**Text excerpt:**
The correct identification of sand fly vectors of leishmaniasis is important for controlling the disease. Genetic, particularly DNA sequence data, has lately become an important adjunct to the use of morphological criteria for this purpose. A recent DNA sequencing study revealed the presence of two cryptic species in the Sergentomyia bailyi species complex in India. The present study was undertaken to ascertain the presence of cryptic species in the Se. bailyi complex in Sri Lanka using morphological characteristics and DNA sequences from cytochrome c oxidase subunits. Sand flies were collected from leishmaniasis endemic and non-endemic dry zone districts of Sri Lanka. A total of 175 Se. bailyi specimens were initially screened for morphological variations and the identified samples formed two groups, tentatively termed as Se. bailyi species A and B, based on the relative length of the sensilla chaeticum and antennal flagellomere. DNA sequences from the mitochondrial cytochrome c oxidase subunit I (COI) and subunit II (COII) genes of morphologically identified Se. bailyi species A and B were subsequently analyzed. The two species showed differences in the COI and COII gene sequences and were placed in two separate clades by phylogenetic analysis. An allele specific polymerase chain reaction assay based on sequence variation in the COI gene accurately differentiated species A and B. The study therefore describes the first morphological and genetic evidence for the presence of two cryptic species within the Se. bailyi complex in Sri Lanka and a DNA-based laboratory technique for differentiating them.

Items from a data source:
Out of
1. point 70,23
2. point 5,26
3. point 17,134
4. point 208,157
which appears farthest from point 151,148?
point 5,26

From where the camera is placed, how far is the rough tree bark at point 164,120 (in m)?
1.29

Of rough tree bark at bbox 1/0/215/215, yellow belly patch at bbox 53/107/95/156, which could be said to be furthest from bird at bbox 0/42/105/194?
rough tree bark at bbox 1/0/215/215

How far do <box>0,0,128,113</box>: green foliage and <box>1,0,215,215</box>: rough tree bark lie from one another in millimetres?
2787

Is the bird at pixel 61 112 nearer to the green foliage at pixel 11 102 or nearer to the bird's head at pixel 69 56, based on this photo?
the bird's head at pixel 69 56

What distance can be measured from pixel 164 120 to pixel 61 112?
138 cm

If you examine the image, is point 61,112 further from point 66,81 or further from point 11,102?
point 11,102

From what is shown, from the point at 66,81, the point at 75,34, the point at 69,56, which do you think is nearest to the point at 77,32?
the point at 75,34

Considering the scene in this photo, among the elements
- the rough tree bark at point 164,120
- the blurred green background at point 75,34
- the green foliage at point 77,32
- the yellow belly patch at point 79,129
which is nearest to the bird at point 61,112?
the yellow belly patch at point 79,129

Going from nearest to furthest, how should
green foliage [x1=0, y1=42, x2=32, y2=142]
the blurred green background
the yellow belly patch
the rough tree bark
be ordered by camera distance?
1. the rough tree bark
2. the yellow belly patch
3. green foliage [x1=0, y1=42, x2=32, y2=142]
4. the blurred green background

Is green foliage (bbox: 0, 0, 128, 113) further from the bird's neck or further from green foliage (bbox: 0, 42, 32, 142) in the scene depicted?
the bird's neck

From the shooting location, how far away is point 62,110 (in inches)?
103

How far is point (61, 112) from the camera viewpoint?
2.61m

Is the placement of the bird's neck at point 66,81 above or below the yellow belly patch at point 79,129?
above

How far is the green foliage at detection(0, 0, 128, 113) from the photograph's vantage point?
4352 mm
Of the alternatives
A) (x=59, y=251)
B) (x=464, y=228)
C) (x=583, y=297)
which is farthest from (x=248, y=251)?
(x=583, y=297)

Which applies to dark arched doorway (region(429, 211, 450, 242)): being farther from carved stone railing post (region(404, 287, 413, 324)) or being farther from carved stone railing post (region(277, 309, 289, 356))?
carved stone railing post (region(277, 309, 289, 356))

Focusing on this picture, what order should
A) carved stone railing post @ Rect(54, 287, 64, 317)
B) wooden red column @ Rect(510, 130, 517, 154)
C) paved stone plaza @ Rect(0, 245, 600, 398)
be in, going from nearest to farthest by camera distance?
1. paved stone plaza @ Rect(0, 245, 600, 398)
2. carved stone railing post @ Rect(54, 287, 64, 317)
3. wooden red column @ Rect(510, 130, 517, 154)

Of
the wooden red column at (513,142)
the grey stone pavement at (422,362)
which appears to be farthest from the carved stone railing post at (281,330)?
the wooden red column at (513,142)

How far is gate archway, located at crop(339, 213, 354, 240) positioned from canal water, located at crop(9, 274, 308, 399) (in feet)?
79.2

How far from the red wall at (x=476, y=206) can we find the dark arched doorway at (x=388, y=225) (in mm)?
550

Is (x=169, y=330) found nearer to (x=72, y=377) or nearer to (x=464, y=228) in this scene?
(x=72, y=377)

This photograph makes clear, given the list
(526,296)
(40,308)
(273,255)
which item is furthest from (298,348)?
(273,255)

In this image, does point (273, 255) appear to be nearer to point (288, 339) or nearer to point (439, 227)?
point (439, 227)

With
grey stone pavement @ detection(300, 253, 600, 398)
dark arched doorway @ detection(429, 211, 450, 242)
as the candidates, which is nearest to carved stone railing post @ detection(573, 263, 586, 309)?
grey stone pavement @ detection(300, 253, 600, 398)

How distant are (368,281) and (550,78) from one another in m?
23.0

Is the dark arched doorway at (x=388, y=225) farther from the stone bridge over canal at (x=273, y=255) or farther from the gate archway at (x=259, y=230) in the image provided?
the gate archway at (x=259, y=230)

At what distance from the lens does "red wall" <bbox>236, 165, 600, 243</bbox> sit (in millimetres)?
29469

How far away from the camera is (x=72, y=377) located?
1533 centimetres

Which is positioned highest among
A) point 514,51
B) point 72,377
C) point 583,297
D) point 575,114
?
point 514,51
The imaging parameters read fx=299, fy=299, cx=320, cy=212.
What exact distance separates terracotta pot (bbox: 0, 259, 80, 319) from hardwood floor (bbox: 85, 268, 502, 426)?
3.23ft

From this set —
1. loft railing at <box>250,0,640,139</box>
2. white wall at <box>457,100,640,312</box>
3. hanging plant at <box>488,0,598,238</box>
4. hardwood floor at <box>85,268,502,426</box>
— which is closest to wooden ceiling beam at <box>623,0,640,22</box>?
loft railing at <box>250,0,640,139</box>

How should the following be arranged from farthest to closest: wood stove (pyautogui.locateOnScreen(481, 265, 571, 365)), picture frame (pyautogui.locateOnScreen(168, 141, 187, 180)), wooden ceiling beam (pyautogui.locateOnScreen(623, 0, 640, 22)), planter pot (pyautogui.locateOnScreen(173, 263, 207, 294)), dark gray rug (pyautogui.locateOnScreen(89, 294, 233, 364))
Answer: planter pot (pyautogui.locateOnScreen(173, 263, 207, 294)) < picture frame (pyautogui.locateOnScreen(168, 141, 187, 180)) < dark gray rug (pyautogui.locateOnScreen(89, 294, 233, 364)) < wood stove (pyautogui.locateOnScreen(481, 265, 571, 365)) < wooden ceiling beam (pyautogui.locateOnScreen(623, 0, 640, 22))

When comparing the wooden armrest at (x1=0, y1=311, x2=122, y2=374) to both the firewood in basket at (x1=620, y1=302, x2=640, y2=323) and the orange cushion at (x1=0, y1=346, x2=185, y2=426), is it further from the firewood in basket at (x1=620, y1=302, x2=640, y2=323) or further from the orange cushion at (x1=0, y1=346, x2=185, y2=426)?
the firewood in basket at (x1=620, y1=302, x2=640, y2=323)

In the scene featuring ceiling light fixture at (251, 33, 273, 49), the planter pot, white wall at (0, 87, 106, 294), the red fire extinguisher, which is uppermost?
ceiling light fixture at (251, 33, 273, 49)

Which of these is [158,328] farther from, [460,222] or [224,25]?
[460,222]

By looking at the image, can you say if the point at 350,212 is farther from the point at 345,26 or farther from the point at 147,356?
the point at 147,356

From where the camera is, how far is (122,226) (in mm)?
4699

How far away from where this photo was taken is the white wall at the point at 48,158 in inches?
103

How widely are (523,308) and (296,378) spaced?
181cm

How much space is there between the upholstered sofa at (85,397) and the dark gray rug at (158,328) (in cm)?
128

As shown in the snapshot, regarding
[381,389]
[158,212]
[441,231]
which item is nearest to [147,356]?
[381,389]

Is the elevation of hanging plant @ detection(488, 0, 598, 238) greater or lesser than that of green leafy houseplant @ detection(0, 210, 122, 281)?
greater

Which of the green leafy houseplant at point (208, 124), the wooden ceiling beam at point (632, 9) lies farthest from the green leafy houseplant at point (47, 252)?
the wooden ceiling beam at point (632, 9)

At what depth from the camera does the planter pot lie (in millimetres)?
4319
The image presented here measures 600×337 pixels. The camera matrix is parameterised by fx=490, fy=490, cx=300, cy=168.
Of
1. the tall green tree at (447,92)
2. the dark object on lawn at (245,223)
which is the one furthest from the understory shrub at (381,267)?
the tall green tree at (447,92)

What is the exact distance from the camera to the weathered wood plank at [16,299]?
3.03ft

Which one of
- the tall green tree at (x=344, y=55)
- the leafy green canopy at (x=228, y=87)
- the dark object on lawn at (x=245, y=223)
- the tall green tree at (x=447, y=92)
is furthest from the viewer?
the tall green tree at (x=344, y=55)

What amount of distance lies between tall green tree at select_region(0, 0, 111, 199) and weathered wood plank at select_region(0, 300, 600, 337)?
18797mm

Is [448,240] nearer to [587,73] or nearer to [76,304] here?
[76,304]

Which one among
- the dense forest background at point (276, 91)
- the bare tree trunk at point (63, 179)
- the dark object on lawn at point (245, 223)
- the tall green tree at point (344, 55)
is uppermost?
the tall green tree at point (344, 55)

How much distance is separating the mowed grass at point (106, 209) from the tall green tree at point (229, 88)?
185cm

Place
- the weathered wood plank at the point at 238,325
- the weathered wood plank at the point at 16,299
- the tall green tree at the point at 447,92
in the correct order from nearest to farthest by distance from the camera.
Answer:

**Required action 1:**
Answer these questions from the text on Sergentomyia bailyi:
(a) How many Se. bailyi specimens were initially screened for morphological variations?
(b) Which two mitochondrial genes supplied the DNA sequences that were analyzed?
(c) In which country did a recent DNA sequencing study reveal two cryptic species in the Se. bailyi complex?
**Required action 2:**
Summarize the text on Sergentomyia bailyi in two sentences.
These rows come from a separate source.

**Output 1:**
(a) 175
(b) Cytochrome c oxidase subunit I (COI) and subunit II (COII)
(c) India

**Output 2:**
Se. bailyi sand flies from dry zone districts of Sri Lanka were sorted into two groups, species A and B, by the relative length of the sensilla chaeticum and antennal flagellomere, and their COI and COII gene sequences differed and placed them in two separate clades. The study gives the first morphological and genetic evidence of two cryptic species within the Se. bailyi complex in Sri Lanka and an allele specific PCR assay based on the COI gene that accurately tells them apart.